I have coded the following, which creates a network of neurons with a random number of neurons in each layer, and a random number of layers. In addition, it sets random neuron connection weights, applies a bias node and assigns a random weight to each of its connections, and outputs each neuron's sum of inputs using a sigmoid activation function. Neurons are gray-scaled to represent their output (brighter meaning higher output, darker meaning lower). The transparancy of neuron connections represent how great their weight is, while green connections are positive and red connections are negative. As far as I can tell, everything is coded correctly up until this point.
Now, in order to test all this, I would like to be able to define an arbitrary function that, for each possible combination of inputs, has a pre-assigned set of outputs that I could train the network to learn. My first attempt this failed, and I wasn't sure what I did wrong. Here is what I know. The cost function $e$:
$$e = \frac{1}{2} \sum (c - a)^2$$
where $c$ is the correct output for this output node and $a$ is the actual output of this output node.
My attempt was to take each neuron connection connected by the same base neuron and seeing whether an increase in weight by a rate constant or a decrease in weight by the same rate constant lead to a decrease in cost. Whichever showed a greater decrease in cost, I would switch the weight to. I would do this for each connection that shares a common neuron at its base. I wasn't sure how to treat the bias node's connections since I would assume it should be treated differently since its result doesn't take a neuron's output into consideration.

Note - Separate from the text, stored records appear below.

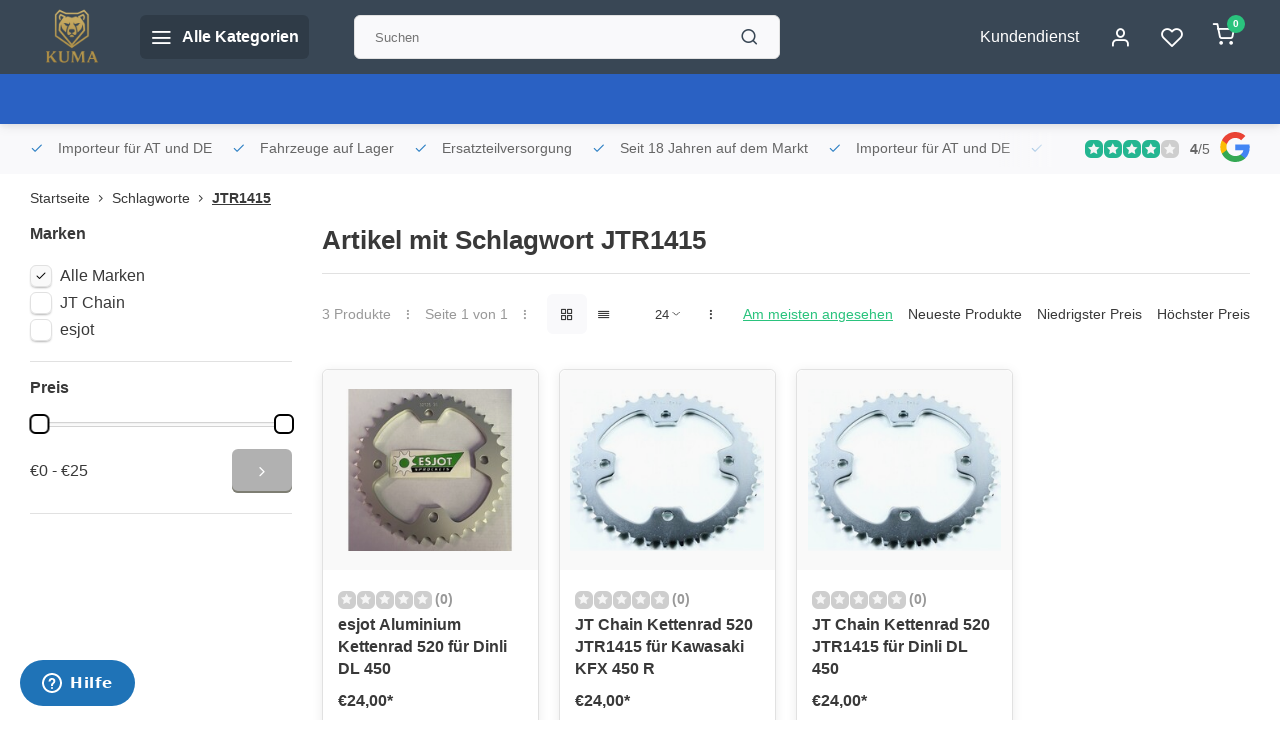

--- FILE ---
content_type: image/svg+xml
request_url: https://cdn.webshopapp.com/shops/51239/themes/176948/assets/tm-ts.svg?20251115113732
body_size: 367
content:
<?xml version="1.0" encoding="utf-8"?>
<!-- Generator: Adobe Illustrator 22.1.0, SVG Export Plug-In . SVG Version: 6.00 Build 0)  -->
<svg version="1.1" id="e-Trusted" xmlns="http://www.w3.org/2000/svg" xmlns:xlink="http://www.w3.org/1999/xlink" x="0px" y="0px"
	 viewBox="0 0 100.3 100.3" style="enable-background:new 0 0 100.3 100.3;" xml:space="preserve">
<style type="text/css">
	.st0{fill:#FFFFFF;filter:url(#Adobe_OpacityMaskFilter);}
	.st1{mask:url(#eLogoMask_1_);}
</style>
<desc>Trusted Shops</desc>
<g>
	<defs>
		<filter id="Adobe_OpacityMaskFilter" filterUnits="userSpaceOnUse" x="0" y="0" width="100.3" height="100.3">
			<feColorMatrix  type="matrix" values="1 0 0 0 0  0 1 0 0 0  0 0 1 0 0  0 0 0 1 0"/>
		</filter>
	</defs>
	<mask maskUnits="userSpaceOnUse" x="0" y="0" width="100.3" height="100.3" id="eLogoMask_1_">
		<rect class="st0" width="291" height="120"/>
		<circle cx="50.2" cy="50.2" r="31.6"/>
	</mask>
	<circle class="st1" cx="50.2" cy="50.2" r="50.2"/>
	<path d="M63.5,59.9c-4.6,6.8-11,13-19.6,13c-9.1,0-14.4-5.7-14.4-14.9c0-14.9,11-29.5,26.5-29.5c5.2,0,12.2,2.1,12.2,8.4
		c0,11.3-17.7,15.1-26.4,17.3c-0.3,1.9-0.6,3.8-0.6,5.7c0,3.9,2.1,7.5,6.4,7.5c5.6,0,10.1-5.4,13.4-9.4L63.5,59.9z M58.7,35.6
		c0-2.3-1.3-4.1-3.7-4.1c-7.2,0-10.9,14-12.3,19.5C49.4,49,58.7,43.5,58.7,35.6z"/>
</g>
</svg>


--- FILE ---
content_type: text/javascript;charset=utf-8
request_url: https://www.quadatvshop.at/services/stats/pageview.js
body_size: -411
content:
// SEOshop 26-11-2025 22:36:01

I haven't gotten into partial derivatives in multivariable yet, but I think I understand the concept -- a function of cost that takes each connection's weight as an input can be split into a separate functions of an individual weight's affect on cost while keeping the other weights constant. Wherever each each 2D function's cost is at a global minimum, that change in weight can be applied to that weight, which would be "moving across the gradient" when applied to each connection that share a common base neuron. Then the same can be applied to each connection in the net, and if more tuning is needed, the same can be applied iteratively until the net is properly calibrated. Is this correct?
Partial derivatives are absolutely essential to gradient descent. I would recommend taking a class or reading a book on them before you proceed. However, I can give some pointers if you really want to do this now.

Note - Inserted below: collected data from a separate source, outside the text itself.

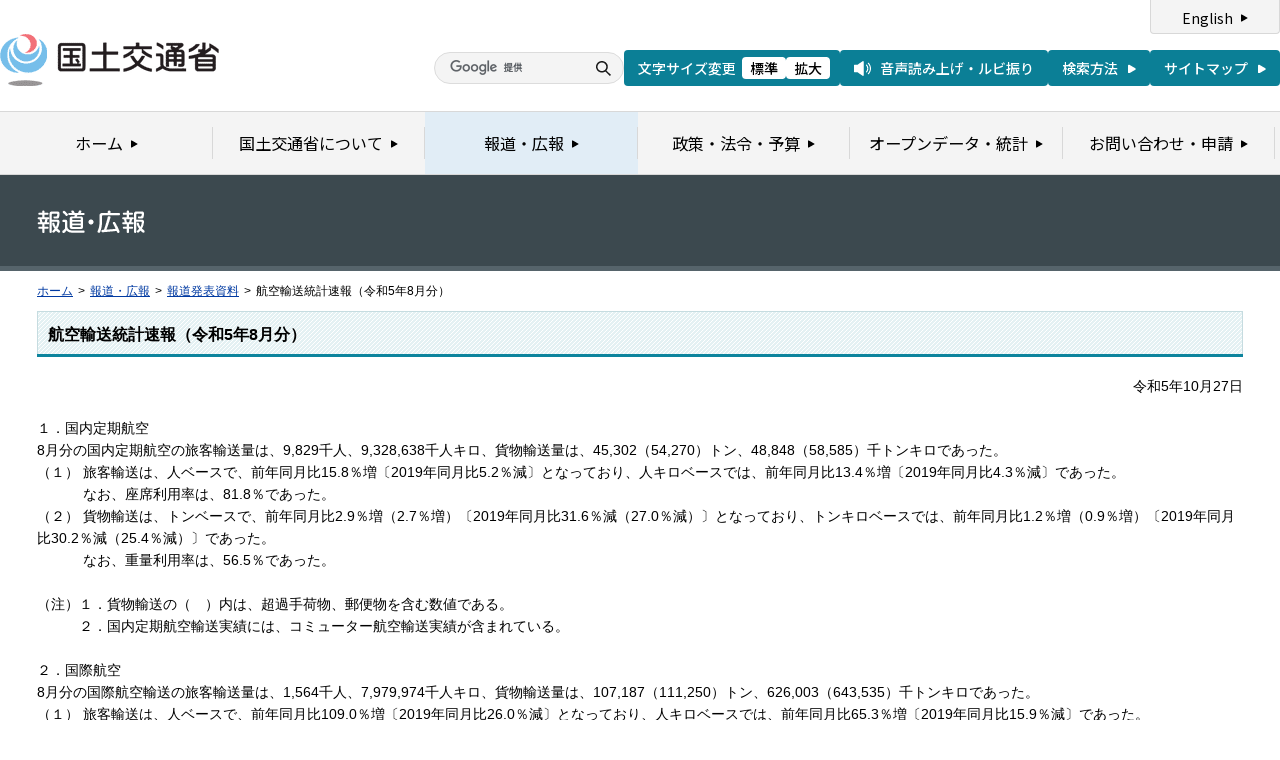

--- FILE ---
content_type: text/html
request_url: https://www.mlit.go.jp/report/press/joho05_hh_000764.html
body_size: 2797
content:
<?xml version="1.0" encoding="UTF-8"?>
<!DOCTYPE html PUBLIC "-//W3C//DTD XHTML 1.0 Transitional//EN" "http://www.w3.org/TR/xhtml1/DTD/xhtml1-transitional.dtd">
<html xmlns="http://www.w3.org/1999/xhtml" xml:lang="ja" lang="ja" dir="ltr">
<head>
<meta http-equiv="Content-Type" content="text/html; charset=UTF-8" />
<meta http-equiv="Content-Style-Type" content="text/css" />
<meta http-equiv="Content-Script-Type" content="text/javascript" />
<title>報道発表資料：航空輸送統計速報（令和5年8月分） - 国土交通省</title>
<meta name="keywords" content="国土交通省,Ministry of Land, Infrastructure, Transport and Toursim" />
<meta name="description" content="国土交通省のウェブサイトです。政策、報道発表資料、統計情報、各種申請手続きに関する情報などを掲載しています。" />
<meta name="copyright" content="" />
<meta name="format-detection" content="telephone=no" />
<meta name="viewport" content="width=device-width, initial-scale=1.0" />
<meta property="og:type" content="government" />
<meta property="og:title" content="国土交通省｜報道資料｜航空輸送統計速報（令和5年8月分）" />
<meta property="og:image" content="/common/001391890.png" />
<meta property="og:url" content="https://www.mlit.go.jp/report/press/joho05_hh_000764.html" />
<meta property="og:description" content="" />
<meta property="og:site_name" content="国土交通省" />
<meta name="twitter:card" content="summary" />
<meta name="twitter:site" content="@MLIT_JAPAN" />
<meta name="twitter:image" content="https://www.mlit.go.jp/common/001391890.png" />
<link rel="stylesheet" type="text/css" href="/com/17_cmn_layout.css" media="all and (min-width : 769px)" />
<link rel="stylesheet" type="text/css" href="/com/pc_layout.css" media="all and (min-width : 769px)" />
<link rel="stylesheet" type="text/css" href="/com/sp_layout.css" media="all and (max-width : 768px)" />
<link rel="stylesheet" type="text/css" href="/com/17_cmn_style.css" media="all" />
<link rel="stylesheet" type="text/css" href="/aly.css" media="all" />
<link rel="stylesheet" type="text/css" href="/com/17_press_style.css" media="all and (min-width : 769px)" />
<link rel="stylesheet" type="text/css" href="/com/pc_press_style.css" media="all and (min-width : 769px)" />
<link rel="stylesheet" type="text/css" href="/com/sp_press_style.css" media="all and (max-width : 768px)" />
<script type="text/javascript" src="/com/13_jquery.js"></script>
<script type="text/javascript" src="/com/17_header.js"></script>
<script type="text/javascript" src="/com/17_footer.js"></script>
<script type="text/javascript" src="/com/13_common.js"></script>
<script type="text/javascript" src="/com/13_flatheights.js"></script>
<script type="text/javascript" src="/com/13_bukyokuImageChange.js"></script>
<script type="text/javascript" src="/com/13_minmax.js"></script>
<script type="text/javascript" src="/com/sp_common.js"></script>
</head>
<body id="g03" class="lDef">
<!-- wrapper start --><div id="wrapper">


<!-- .pageTitle01 start --><div class="pageTitleList01">
<h1><img src="/common/000235852.gif" width="110" height="24" alt="報道・広報" /></h1>
<!-- .pageTitle01 end --></div>
<!-- #breadcrumb start --><div id="breadcrumb">
<ul>
<li class="home"><a href="/index_old.html">ホーム</a></li>
<li><span class="arrow">&gt;</span><a href="/report/index.html">報道・広報</a></li>
<li><span class="arrow">&gt;</span><a href="/report/press/index.html">報道発表資料</a></li>
<li><span class="arrow">&gt;</span>航空輸送統計速報（令和5年8月分）</li>
</ul>
<!-- #breadcrumb end --></div>

<!-- #contents start --><div id="contents" class="pressContents"> <!-- .section start --><div class="section">

<div class="titleType01">
<div class="titleInner">
<h2 class="title">航空輸送統計速報（令和5年8月分）</h2>
<!-- /titleInner --></div>
<!-- /titleType01 --></div>

<div class="clearfix">
<p class="date mb20">令和5年10月27日</p>
<p>１．国内定期航空<br>
8月分の国内定期航空の旅客輸送量は、9,829千人、9,328,638千人キロ、貨物輸送量は、45,302（54,270）トン、48,848（58,585）千トンキロであった。<br>
（１） 旅客輸送は、人ベースで、前年同月比15.8％増〔2019年同月比5.2％減〕となっており、人キロベースでは、前年同月比13.4％増〔2019年同月比4.3％減〕であった。<br>
　　　 なお、座席利用率は、81.8％であった。<br>
（２） 貨物輸送は、トンベースで、前年同月比2.9％増（2.7％増）〔2019年同月比31.6％減（27.0％減）〕となっており、トンキロベースでは、前年同月比1.2％増（0.9％増）〔2019年同月比30.2％減（25.4％減）〕であった。<br>
　　　 なお、重量利用率は、56.5％であった。<br>
<br>
（注）１．貨物輸送の（　）内は、超過手荷物、郵便物を含む数値である。<br>
　　　２．国内定期航空輸送実績には、コミューター航空輸送実績が含まれている。<br>
<br>
２．国際航空<br>
8月分の国際航空輸送の旅客輸送量は、1,564千人、7,979,974千人キロ、貨物輸送量は、107,187（111,250）トン、626,003（643,535）千トンキロであった。<br>
（１） 旅客輸送は、人ベースで、前年同月比109.0％増〔2019年同月比26.0％減〕となっており、人キロベースでは、前年同月比65.3％増〔2019年同月比15.9％減〕であった。<br>
　　　 なお、座席利用率は、81.5％であった。<br>
（２） 貨物輸送は、トンベースで、前年同月比15.3％減（14.4％減）〔2019年同月比9.3％減（11.0％減）〕となっており、トンキロベースでは、前年同月比15.0％減（14.8％減）〔2019年同月比5.7％減（7.2％減）〕であった。<br>
　　　 なお、重量利用率は、68.5％であった。<br>
<br>
（注）貨物輸送の（　）内は、超過手荷物、郵便物を含む数値である。<br>
<br>
<br>
※詳細については、「<a href="https://www.e-stat.go.jp/stat-search/files?page=1&amp;layout=datalist&amp;toukei=00600360&amp;tstat=000001136503&amp;cycle=1&amp;tclass1val=0">航空輸送統計速報</a>」を参照して下さい。<br>
※この速報の統計数値を他に転載する場合には、必ず「航空輸送統計速報」による旨を明記して下さい。</p>
<!-- /clearfix --></div>
<!-- .section start --></div>




<!-- .section start --><div class="section">
<div class="titleType07">
<div class="titleInner">
<h3 class="title">添付資料</h3>
<!-- /titleInner --></div>
<!-- /titleType07 --></div>
<p class="linkArrow01 mb10"><a href="/report/press/content/001706079.pdf">公表資料</a>（PDF形式：1232KB）<img src="/common/000235506.gif" alt="PDF形式" class="fileIcon" /></p>
<!-- .section end --></div>



<!-- .section start --><div class="section">
<div class="contentsContactWrap01">
<h2 class="title">お問い合わせ先</h2>
<div class="contentsContact01">
<div class="contentsContactIn01">
<dl>
<dt class="inquiryName">国土交通省総合政策局情報政策課交通経済統計調査室　</dt>
<dd>
TEL：（03）5253-8111
（内線28-721）</dd>
</dl>
<!-- /contentsContactIn01 --></div>
<!-- /contentsContact01 --></div>
<!-- /contentsContactWrap01 --></div>
<!-- .section end --></div>


<!-- .section start --><div class="section">
<div class="adobeArticleWrap01">
<div class="adobeArticle01">
<div class="bnrArea">
<p class="bnr"><a href="http://www.adobe.com/jp/products/acrobat/readstep2.html" class="blank"><img src="/common/000235485.gif" width="110" height="31" alt="Get ADOBE READER" /></a></p>
<p><img src="/common/000235516.gif" width="83" height="28" alt="別ウィンドウで開きます" /></p>
<!-- /bnrArea --></div>
<div class="textArea">
<p>PDF形式のファイルをご覧いただくためには、Adobe Acrobat Readerが必要です。<br />
左のアイコンをクリックしてAdobe Acrobat Readerをダウンロードしてください（無償）。<br />
Acrobat Readerをダウンロードしても、PDFファイルが正常に表示されない場合は<a href="http://get.adobe.com/jp/reader/" target="_blank">こちら</a>をご覧ください。</p>
<!-- /textArea --></div>
<!-- /adobeArticle01 --></div>
<!-- /adobeArticleWrap01 --></div>
<!-- .section end --></div>


<div id="pageTopWrap">
<p class="pageTop"><a href="#wrapper"><img src="/common/000235489.gif" width="296" height="28" alt="ページの先頭に戻る" /></a></p>
<!-- /pageTopWrap --></div>

<!-- wrapper end --></div>



</body>
</html>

The partial derivative of a function with respect to a variable is obtained by "pretending" that the other variables are constants and taking the derivative normally; for example, the partial derivative with respect to $x$ of $x^3 + 2xy + \cos(y)$ is $3x^2 + 2y + 0$, because as far as $x$ is concerned $y$ is constant.
When you have a function of many variables, $f(x, y, z, \ldots)$, the gradient is the vector whose components are its partial derivatives. So, for example, the gradient of $x^3 + 2xy + \cos(y)$ is the vector $\langle 3x^2 + 2y, 2x - \sin(y)\rangle$. The cool thing about the gradient is that it points in the direction of greatest increase - so, for example, at the point $(0, 1)$ the gradient above is the vector $\langle 2, -\sin(1)\rangle$, so the function $f(x,y) = x^3 + 2xy + \cos(y)$ increases the fastest in that direction (which happens to be south-east-ish).
So the idea of neural network gradient descent is that you take your cost function as a function of all of the parameters of your net - that is, as one big expression in terms of all of the weights - and take the gradient. The result will be a vector with one component for each weight. What you then do is multiply this vector by a small amount ($0.001$, say) and subtract each component from the corresponding weight (remember, the gradient points in the direction of greatest increase, and you want to decrease your cost function, so you have to go the other way). Note that global minima - or indeed optimization of any kind - have nothing to do with it. Note also that we're not paying attention to which connections share base neurons or anything else like that - we're changing the whole net at once.
I hope what I've laid out will be helpful, but I imagine it'll be very difficult. I understand the desire to just target a particular goal and try to learn exactly the things required for that, but sometimes you just have to do the foundations first. This is probably one of those times - I really recommend getting a thorough understanding of partial derivatives before you try to tackle this. If you're learning it on your own, look up the terms partial derivative and gradient vector; that should be enough information to work with.